■ Source passage:
Best Chase: Despite an abundance of great races, the heist that unfolds in the opening of The Fast and the Furious may offer the most impressive automotive action in the movie. The sequence, which features a trio of suped-up Honda Civics hijacking a tractor trailer, set a high bar for both the rest of the movie and future sequels.

Coolest Car: As soon as Toretto revealed the black 1970 Dodge Charger in his garage, there was no question which car was king of the film. It's hard not to cheer when he roars off in it near the end of the film – but it's even harder not to cry when you witness the car's ultimate fate.

Fast & Furious Life Lesson: “It's not how you stand by your car, its how you race your car.” -- Edwin (Ja Rule), delivering some sage advice to Brian only minutes before he proves that he can neither stand by his car nor race it very well.

Obligatory Rapper Cameo: Ja Rule (Edwin)


2 Fast 2 Furious (2003)

Synopsis: Former police officer Brian O'Conner (Walker) is living a hard life on the streets with only his shiny, modified, ultrafast car to keep him company. He's dragged out of hiding by federal agents and given a choice: go to prison (without his car) or go undercover to help the FBI bust Miami drug lord Carter Verone (Cole Hauser). After recruiting his old buddy Roman Pearce (Tyrese Gibson), the pair must use all the racing skills at their disposal to get into Verone's confidence, then use those same skills to avoid detection and take the drug lord down. Oh, and they need to build ejector seats in their cars – because who doesn't want ejector seats?

Best Chase: In order to secure a spot on Verone's team, O'Conner and Pearce must win a race against various other drivers across the city. It's a great sequence that hits a high mark (or maybe it's a low mark) when O'Conner spins his car around in the middle of freeway and flips a middle finger at the rest of the racers while hurtling through traffic in reverse.

Coolest Car: This one's easy. The car with an ejection seat is always the coolest car in any movie, so the suped-up 1970 Dodge Challenger that Pearce drives at the end of the film (and uses to get rid of an unwanted passenger) wins this category by a mile.

Fast & Furious Life Lesson: “We need some way out through some kind of exit strategy.” -- Brian O'Conner, extolling the virtues of always having an exit strategy... after the pair realizes that they probably should've had an exit strategy before they agreed to infiltrate a drug lord's empire.

Obligatory Rapper Cameo: Ludacris (Tej)


The Fast and The Furious: Tokyo Drift (2006)

Synopsis: High school student Sean Boswell (Lucas Black) is sent to Tokyo to live with his military father after almost killing one of the kids from Home Improvement (Zachery Bryan) during a race through a construction yard. It doesn't take long for him to get into trouble at his new school, where the kids race in parking garages and have yakuza connections. Boswell eventually learns how to “drift” in races thanks to his new friend Han (Sung Kang), but their friendship ends abruptly when yakuza bad boy Takashi (Brian Tee) kills Han during a race through Tokyo. Boswell gets revenge by beating Takashi in a race through the mountains, then becomes the new king of the Tokyo racing scene – until an old buddy of Han's named Dominic Toretto (Diesel) shows up. (What? You didn't know this movie is set after all of the other Fast & Furious movies in the franchise?)

■ Required task 1:
Answer these from the Fast & Furious rundown:
(a) What vehicles hijack the tractor trailer in the opening heist of The Fast and the Furious?
(b) Whom does Brian O'Conner recruit in 2 Fast 2 Furious?
(c) Who kills Han in Tokyo Drift?
■ Required task 2:
Do these statements agree with the Fast & Furious rundown? Answer yes or no for each and quote the words that decide it.
(a) The coolest car in 2 Fast 2 Furious is a 1970 Dodge Charger.
(b) Ludacris plays Tej.
(c) Sean Boswell is sent to Tokyo to live with his mother.
■ Required task 3: Continue the Fast & Furious film rundown after its last sentence.

■ Data extract:
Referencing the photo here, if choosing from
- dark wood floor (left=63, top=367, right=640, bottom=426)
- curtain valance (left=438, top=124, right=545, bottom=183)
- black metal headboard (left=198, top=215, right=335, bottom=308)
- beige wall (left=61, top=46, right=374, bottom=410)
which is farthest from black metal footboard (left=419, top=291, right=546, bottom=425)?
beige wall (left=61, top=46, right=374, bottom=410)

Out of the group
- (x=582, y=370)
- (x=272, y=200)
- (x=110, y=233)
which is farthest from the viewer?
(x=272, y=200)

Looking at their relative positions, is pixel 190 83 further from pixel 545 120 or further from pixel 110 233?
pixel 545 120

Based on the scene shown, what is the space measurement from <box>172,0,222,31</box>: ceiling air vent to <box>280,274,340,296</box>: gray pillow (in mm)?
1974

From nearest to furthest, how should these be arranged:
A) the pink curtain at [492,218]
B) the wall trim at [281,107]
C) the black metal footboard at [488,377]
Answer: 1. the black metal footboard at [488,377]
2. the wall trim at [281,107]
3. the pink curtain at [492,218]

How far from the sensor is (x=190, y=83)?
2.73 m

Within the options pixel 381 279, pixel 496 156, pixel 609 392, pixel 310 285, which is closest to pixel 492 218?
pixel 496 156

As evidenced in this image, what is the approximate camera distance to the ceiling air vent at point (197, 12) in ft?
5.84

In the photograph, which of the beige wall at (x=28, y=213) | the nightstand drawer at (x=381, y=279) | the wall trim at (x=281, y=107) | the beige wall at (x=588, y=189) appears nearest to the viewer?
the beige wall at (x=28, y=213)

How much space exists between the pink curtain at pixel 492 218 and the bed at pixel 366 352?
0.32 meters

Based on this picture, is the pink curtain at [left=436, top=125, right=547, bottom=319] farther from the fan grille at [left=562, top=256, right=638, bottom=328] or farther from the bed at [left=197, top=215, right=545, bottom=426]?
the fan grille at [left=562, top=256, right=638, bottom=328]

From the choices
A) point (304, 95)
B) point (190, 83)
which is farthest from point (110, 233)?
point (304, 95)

■ Final answer 1:
(a) A trio of suped-up Honda Civics.
(b) His old buddy Roman Pearce (Tyrese Gibson).
(c) Takashi (Brian Tee).

■ Final answer 2:
(a) No: "the suped-up 1970 Dodge Challenger that Pearce drives at the end of the film"
(b) Yes: "Ludacris (Tej)"
(c) No: "sent to Tokyo to live with his military father"

■ Final answer 3:
Best Race: The race in the opening scene of the movie earns points for the sheer amount of under-construction homes that Boswell drives through and the presence of Brad Taylor from Home Improvement, but the mountaintop race features some fantastic, high-speed stunts set against a gorgeous environment. Let's call it a tie.

Coolest Car: This one's difficult to call, because the 2000 Nissan Silvia that wrecks in his first, cringe-worthy attempt at drifting deserves some recognition for the torment it endured, but the 1967 Ford Mustang Fastback that's turned into a drift racer at the end of the film is a pretty amazing hybrid of very different styles. Let's drift pass this one and consider it a draw.

Fast & Furious Life Lesson: “Who you choose to be around you lets you know who you are.” -- Han, offering some Yoda-like advice to drifter-in-training Boswell, and further cementing his status as the most likeable character in the film. His fate is heartbreaking, people. Heartbreaking.

Obligatory Rapper Cameo: Bow Wow (as Twinkie) (Yes, Twinkie.)


Fast & Furious (2009)

Synopsis: Now an FBI agent, Brian O'Conner (Walker) crosses paths with Dominic Toretto (Diesel) again when the two go undercover to bring down a drug smuggler responsible for the death of Toretto's girlfriend, Letty Ortiz (Michelle Rodriguez).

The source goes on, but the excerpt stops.